A little rational discourse on the issue from Harvard Law Professor Nancy Gertner, a former federal district court judge:
Last week’s decision from the Second Circuit panel highlighted the importance of other rules of conduct – and it was the members of the Second Circuit, not Judge Schira Scheindlin, who violated those rules.
The three members of the panel, Judges Jose Cabranes, Barrington Parker and John Walker, expressed concern about the assignment of the stop-and-frisk case to Judge Scheindlin (the “related-case rule”) and about her public comments, which they said were about a pending case and were therefore improper. In fact, it was their acts that violated procedural fairness, and their acts that forced the judge to make a public statement about a pending case – in order to rebut their accusations.
It was the members of the Second Circuit, not Judge Schira Scheindlin, who violated the rules of judicial conduct. Their flawed decision shows why those rules should be followed. No party had moved to disqualify the judge – not during the years at the trial court level, not on appeal. [...] Even more significant, had the parties moved for disqualification, the judge would have written a decision, explaining what happened. [...]

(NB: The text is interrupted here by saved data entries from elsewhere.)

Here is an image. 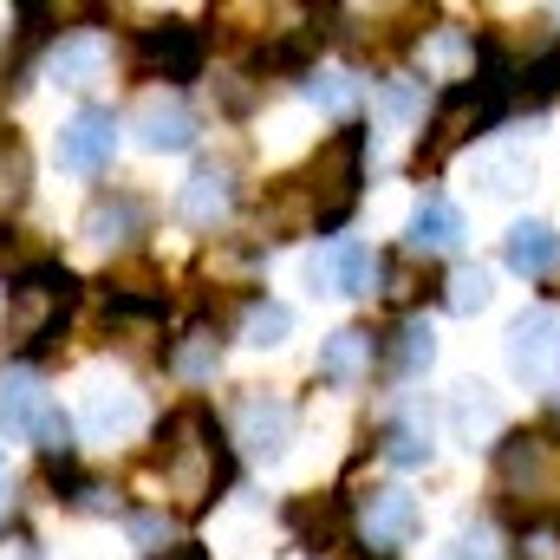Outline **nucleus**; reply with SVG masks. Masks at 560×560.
I'll list each match as a JSON object with an SVG mask.
<instances>
[{
    "instance_id": "nucleus-15",
    "label": "nucleus",
    "mask_w": 560,
    "mask_h": 560,
    "mask_svg": "<svg viewBox=\"0 0 560 560\" xmlns=\"http://www.w3.org/2000/svg\"><path fill=\"white\" fill-rule=\"evenodd\" d=\"M229 209H235V176L215 170V163H202V170L183 183V215H189L196 229H215Z\"/></svg>"
},
{
    "instance_id": "nucleus-31",
    "label": "nucleus",
    "mask_w": 560,
    "mask_h": 560,
    "mask_svg": "<svg viewBox=\"0 0 560 560\" xmlns=\"http://www.w3.org/2000/svg\"><path fill=\"white\" fill-rule=\"evenodd\" d=\"M385 456L411 469V463H430V443H423L411 423H392V430H385Z\"/></svg>"
},
{
    "instance_id": "nucleus-36",
    "label": "nucleus",
    "mask_w": 560,
    "mask_h": 560,
    "mask_svg": "<svg viewBox=\"0 0 560 560\" xmlns=\"http://www.w3.org/2000/svg\"><path fill=\"white\" fill-rule=\"evenodd\" d=\"M156 560H209V555H202V548H163Z\"/></svg>"
},
{
    "instance_id": "nucleus-18",
    "label": "nucleus",
    "mask_w": 560,
    "mask_h": 560,
    "mask_svg": "<svg viewBox=\"0 0 560 560\" xmlns=\"http://www.w3.org/2000/svg\"><path fill=\"white\" fill-rule=\"evenodd\" d=\"M143 418V405H138V392H112V385H98L92 392V405H85V430L105 443V436H131Z\"/></svg>"
},
{
    "instance_id": "nucleus-28",
    "label": "nucleus",
    "mask_w": 560,
    "mask_h": 560,
    "mask_svg": "<svg viewBox=\"0 0 560 560\" xmlns=\"http://www.w3.org/2000/svg\"><path fill=\"white\" fill-rule=\"evenodd\" d=\"M33 443H39L46 456H59V463H66V456H72V418H66L59 405H46L39 423H33Z\"/></svg>"
},
{
    "instance_id": "nucleus-6",
    "label": "nucleus",
    "mask_w": 560,
    "mask_h": 560,
    "mask_svg": "<svg viewBox=\"0 0 560 560\" xmlns=\"http://www.w3.org/2000/svg\"><path fill=\"white\" fill-rule=\"evenodd\" d=\"M495 118V105L476 92V85H450L443 98H436V118H430V138L418 150V170H443V156L456 150V143L476 138V125H489Z\"/></svg>"
},
{
    "instance_id": "nucleus-12",
    "label": "nucleus",
    "mask_w": 560,
    "mask_h": 560,
    "mask_svg": "<svg viewBox=\"0 0 560 560\" xmlns=\"http://www.w3.org/2000/svg\"><path fill=\"white\" fill-rule=\"evenodd\" d=\"M359 528H365L372 548H398V541L418 535V502L405 489H372L365 509H359Z\"/></svg>"
},
{
    "instance_id": "nucleus-8",
    "label": "nucleus",
    "mask_w": 560,
    "mask_h": 560,
    "mask_svg": "<svg viewBox=\"0 0 560 560\" xmlns=\"http://www.w3.org/2000/svg\"><path fill=\"white\" fill-rule=\"evenodd\" d=\"M112 150H118V118H112L105 105H85V112L59 131V163H66L72 176H98V170L112 163Z\"/></svg>"
},
{
    "instance_id": "nucleus-9",
    "label": "nucleus",
    "mask_w": 560,
    "mask_h": 560,
    "mask_svg": "<svg viewBox=\"0 0 560 560\" xmlns=\"http://www.w3.org/2000/svg\"><path fill=\"white\" fill-rule=\"evenodd\" d=\"M372 275H378V261H372V248H359V242H332V248H319V255L306 261V280H313V293L326 287V293L365 300V293H372Z\"/></svg>"
},
{
    "instance_id": "nucleus-27",
    "label": "nucleus",
    "mask_w": 560,
    "mask_h": 560,
    "mask_svg": "<svg viewBox=\"0 0 560 560\" xmlns=\"http://www.w3.org/2000/svg\"><path fill=\"white\" fill-rule=\"evenodd\" d=\"M560 92V59H535V66H522V79H515V98L522 105H548Z\"/></svg>"
},
{
    "instance_id": "nucleus-22",
    "label": "nucleus",
    "mask_w": 560,
    "mask_h": 560,
    "mask_svg": "<svg viewBox=\"0 0 560 560\" xmlns=\"http://www.w3.org/2000/svg\"><path fill=\"white\" fill-rule=\"evenodd\" d=\"M26 189H33V156L13 131H0V215H13L26 202Z\"/></svg>"
},
{
    "instance_id": "nucleus-16",
    "label": "nucleus",
    "mask_w": 560,
    "mask_h": 560,
    "mask_svg": "<svg viewBox=\"0 0 560 560\" xmlns=\"http://www.w3.org/2000/svg\"><path fill=\"white\" fill-rule=\"evenodd\" d=\"M456 242H463V209L430 189L418 209H411V248L418 255H436V248H456Z\"/></svg>"
},
{
    "instance_id": "nucleus-2",
    "label": "nucleus",
    "mask_w": 560,
    "mask_h": 560,
    "mask_svg": "<svg viewBox=\"0 0 560 560\" xmlns=\"http://www.w3.org/2000/svg\"><path fill=\"white\" fill-rule=\"evenodd\" d=\"M72 300H79V280L66 275L59 261H39V268L13 275L7 280V319H0V339H7L13 352H46V346L59 339Z\"/></svg>"
},
{
    "instance_id": "nucleus-33",
    "label": "nucleus",
    "mask_w": 560,
    "mask_h": 560,
    "mask_svg": "<svg viewBox=\"0 0 560 560\" xmlns=\"http://www.w3.org/2000/svg\"><path fill=\"white\" fill-rule=\"evenodd\" d=\"M443 560H495V548H489V535H482V528H463V535H456V548H450Z\"/></svg>"
},
{
    "instance_id": "nucleus-37",
    "label": "nucleus",
    "mask_w": 560,
    "mask_h": 560,
    "mask_svg": "<svg viewBox=\"0 0 560 560\" xmlns=\"http://www.w3.org/2000/svg\"><path fill=\"white\" fill-rule=\"evenodd\" d=\"M339 560H392V555H339Z\"/></svg>"
},
{
    "instance_id": "nucleus-1",
    "label": "nucleus",
    "mask_w": 560,
    "mask_h": 560,
    "mask_svg": "<svg viewBox=\"0 0 560 560\" xmlns=\"http://www.w3.org/2000/svg\"><path fill=\"white\" fill-rule=\"evenodd\" d=\"M156 469H163L176 509H189V515L209 509L215 489H229V436H222V423L209 418L202 405L176 411L156 430Z\"/></svg>"
},
{
    "instance_id": "nucleus-10",
    "label": "nucleus",
    "mask_w": 560,
    "mask_h": 560,
    "mask_svg": "<svg viewBox=\"0 0 560 560\" xmlns=\"http://www.w3.org/2000/svg\"><path fill=\"white\" fill-rule=\"evenodd\" d=\"M235 436H242V450H248V456L280 463V456H287V443H293V405H287V398H248V405H242V418H235Z\"/></svg>"
},
{
    "instance_id": "nucleus-29",
    "label": "nucleus",
    "mask_w": 560,
    "mask_h": 560,
    "mask_svg": "<svg viewBox=\"0 0 560 560\" xmlns=\"http://www.w3.org/2000/svg\"><path fill=\"white\" fill-rule=\"evenodd\" d=\"M482 176H489V189H495V196H509V189H522V183L535 176V163H528L522 150H502V156H489V163H482Z\"/></svg>"
},
{
    "instance_id": "nucleus-32",
    "label": "nucleus",
    "mask_w": 560,
    "mask_h": 560,
    "mask_svg": "<svg viewBox=\"0 0 560 560\" xmlns=\"http://www.w3.org/2000/svg\"><path fill=\"white\" fill-rule=\"evenodd\" d=\"M306 98L326 105V112H346V105H352V85H346L339 72H313V79H306Z\"/></svg>"
},
{
    "instance_id": "nucleus-19",
    "label": "nucleus",
    "mask_w": 560,
    "mask_h": 560,
    "mask_svg": "<svg viewBox=\"0 0 560 560\" xmlns=\"http://www.w3.org/2000/svg\"><path fill=\"white\" fill-rule=\"evenodd\" d=\"M39 411H46V398H39L33 372H7V378H0V430H7V436H33Z\"/></svg>"
},
{
    "instance_id": "nucleus-30",
    "label": "nucleus",
    "mask_w": 560,
    "mask_h": 560,
    "mask_svg": "<svg viewBox=\"0 0 560 560\" xmlns=\"http://www.w3.org/2000/svg\"><path fill=\"white\" fill-rule=\"evenodd\" d=\"M456 423H463V436L495 430V398H482V385H463V398H456Z\"/></svg>"
},
{
    "instance_id": "nucleus-17",
    "label": "nucleus",
    "mask_w": 560,
    "mask_h": 560,
    "mask_svg": "<svg viewBox=\"0 0 560 560\" xmlns=\"http://www.w3.org/2000/svg\"><path fill=\"white\" fill-rule=\"evenodd\" d=\"M105 72V39L98 33H72V39H59L52 52H46V79L52 85H85V79H98Z\"/></svg>"
},
{
    "instance_id": "nucleus-20",
    "label": "nucleus",
    "mask_w": 560,
    "mask_h": 560,
    "mask_svg": "<svg viewBox=\"0 0 560 560\" xmlns=\"http://www.w3.org/2000/svg\"><path fill=\"white\" fill-rule=\"evenodd\" d=\"M287 528H293L306 548H332V541H339V528H346V515H339V502H332V495H326V502L300 495V502H287Z\"/></svg>"
},
{
    "instance_id": "nucleus-4",
    "label": "nucleus",
    "mask_w": 560,
    "mask_h": 560,
    "mask_svg": "<svg viewBox=\"0 0 560 560\" xmlns=\"http://www.w3.org/2000/svg\"><path fill=\"white\" fill-rule=\"evenodd\" d=\"M502 489L522 495V502H555L560 495V443L541 436V430H522L502 443Z\"/></svg>"
},
{
    "instance_id": "nucleus-24",
    "label": "nucleus",
    "mask_w": 560,
    "mask_h": 560,
    "mask_svg": "<svg viewBox=\"0 0 560 560\" xmlns=\"http://www.w3.org/2000/svg\"><path fill=\"white\" fill-rule=\"evenodd\" d=\"M125 229H138V202L118 196V202H98L85 215V242H125Z\"/></svg>"
},
{
    "instance_id": "nucleus-14",
    "label": "nucleus",
    "mask_w": 560,
    "mask_h": 560,
    "mask_svg": "<svg viewBox=\"0 0 560 560\" xmlns=\"http://www.w3.org/2000/svg\"><path fill=\"white\" fill-rule=\"evenodd\" d=\"M502 261H509L515 275H528V280L555 275V261H560V235L548 229V222H515V229L502 235Z\"/></svg>"
},
{
    "instance_id": "nucleus-25",
    "label": "nucleus",
    "mask_w": 560,
    "mask_h": 560,
    "mask_svg": "<svg viewBox=\"0 0 560 560\" xmlns=\"http://www.w3.org/2000/svg\"><path fill=\"white\" fill-rule=\"evenodd\" d=\"M489 293H495V287H489L482 268H456V275L443 280V306H450V313H482Z\"/></svg>"
},
{
    "instance_id": "nucleus-21",
    "label": "nucleus",
    "mask_w": 560,
    "mask_h": 560,
    "mask_svg": "<svg viewBox=\"0 0 560 560\" xmlns=\"http://www.w3.org/2000/svg\"><path fill=\"white\" fill-rule=\"evenodd\" d=\"M222 365V339H215V326H189L176 346H170V372L176 378H209Z\"/></svg>"
},
{
    "instance_id": "nucleus-11",
    "label": "nucleus",
    "mask_w": 560,
    "mask_h": 560,
    "mask_svg": "<svg viewBox=\"0 0 560 560\" xmlns=\"http://www.w3.org/2000/svg\"><path fill=\"white\" fill-rule=\"evenodd\" d=\"M138 143L143 150H189L196 143V112L176 92H150L138 105Z\"/></svg>"
},
{
    "instance_id": "nucleus-7",
    "label": "nucleus",
    "mask_w": 560,
    "mask_h": 560,
    "mask_svg": "<svg viewBox=\"0 0 560 560\" xmlns=\"http://www.w3.org/2000/svg\"><path fill=\"white\" fill-rule=\"evenodd\" d=\"M202 59H209V46H202V33H196V26H183V20H163V26L138 33L143 79H196V72H202Z\"/></svg>"
},
{
    "instance_id": "nucleus-3",
    "label": "nucleus",
    "mask_w": 560,
    "mask_h": 560,
    "mask_svg": "<svg viewBox=\"0 0 560 560\" xmlns=\"http://www.w3.org/2000/svg\"><path fill=\"white\" fill-rule=\"evenodd\" d=\"M359 163H365V138L359 131H332V138L319 143V156L306 163V176H293L300 183V196H306V215H313V229H339L346 215H352V202H359Z\"/></svg>"
},
{
    "instance_id": "nucleus-13",
    "label": "nucleus",
    "mask_w": 560,
    "mask_h": 560,
    "mask_svg": "<svg viewBox=\"0 0 560 560\" xmlns=\"http://www.w3.org/2000/svg\"><path fill=\"white\" fill-rule=\"evenodd\" d=\"M372 359H378L372 332L346 326V332H332V339L319 346V378H326V385H359V378H372Z\"/></svg>"
},
{
    "instance_id": "nucleus-35",
    "label": "nucleus",
    "mask_w": 560,
    "mask_h": 560,
    "mask_svg": "<svg viewBox=\"0 0 560 560\" xmlns=\"http://www.w3.org/2000/svg\"><path fill=\"white\" fill-rule=\"evenodd\" d=\"M378 112H385V118L398 125V118H411V112H418V92H411V85H392V92L378 98Z\"/></svg>"
},
{
    "instance_id": "nucleus-5",
    "label": "nucleus",
    "mask_w": 560,
    "mask_h": 560,
    "mask_svg": "<svg viewBox=\"0 0 560 560\" xmlns=\"http://www.w3.org/2000/svg\"><path fill=\"white\" fill-rule=\"evenodd\" d=\"M509 372L522 385H541V392H560V313L541 306V313H522L509 326Z\"/></svg>"
},
{
    "instance_id": "nucleus-34",
    "label": "nucleus",
    "mask_w": 560,
    "mask_h": 560,
    "mask_svg": "<svg viewBox=\"0 0 560 560\" xmlns=\"http://www.w3.org/2000/svg\"><path fill=\"white\" fill-rule=\"evenodd\" d=\"M131 535H138L143 548H156V555H163V541H170V522H163V515H131Z\"/></svg>"
},
{
    "instance_id": "nucleus-26",
    "label": "nucleus",
    "mask_w": 560,
    "mask_h": 560,
    "mask_svg": "<svg viewBox=\"0 0 560 560\" xmlns=\"http://www.w3.org/2000/svg\"><path fill=\"white\" fill-rule=\"evenodd\" d=\"M242 332H248V346H261V352H268V346H280V339L293 332V313H287L280 300H255V306H248V326H242Z\"/></svg>"
},
{
    "instance_id": "nucleus-23",
    "label": "nucleus",
    "mask_w": 560,
    "mask_h": 560,
    "mask_svg": "<svg viewBox=\"0 0 560 560\" xmlns=\"http://www.w3.org/2000/svg\"><path fill=\"white\" fill-rule=\"evenodd\" d=\"M430 359H436V339H430V326L423 319H405L398 332H392V372H430Z\"/></svg>"
}]
</instances>
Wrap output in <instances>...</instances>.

The scandal of this case is not about judicial speech or the assignment process. It is about disrespecting the parties and the process, not to mention a fine judge. I’m glad the case has led to a conversation about judicial impartiality. I just hope we see who the transgressors are, and see that Judge Scheindlin is not one of them.
I don't know if Judge Scheindlin did anything wrong. Based on what we know, I think the Second Circuit panel did.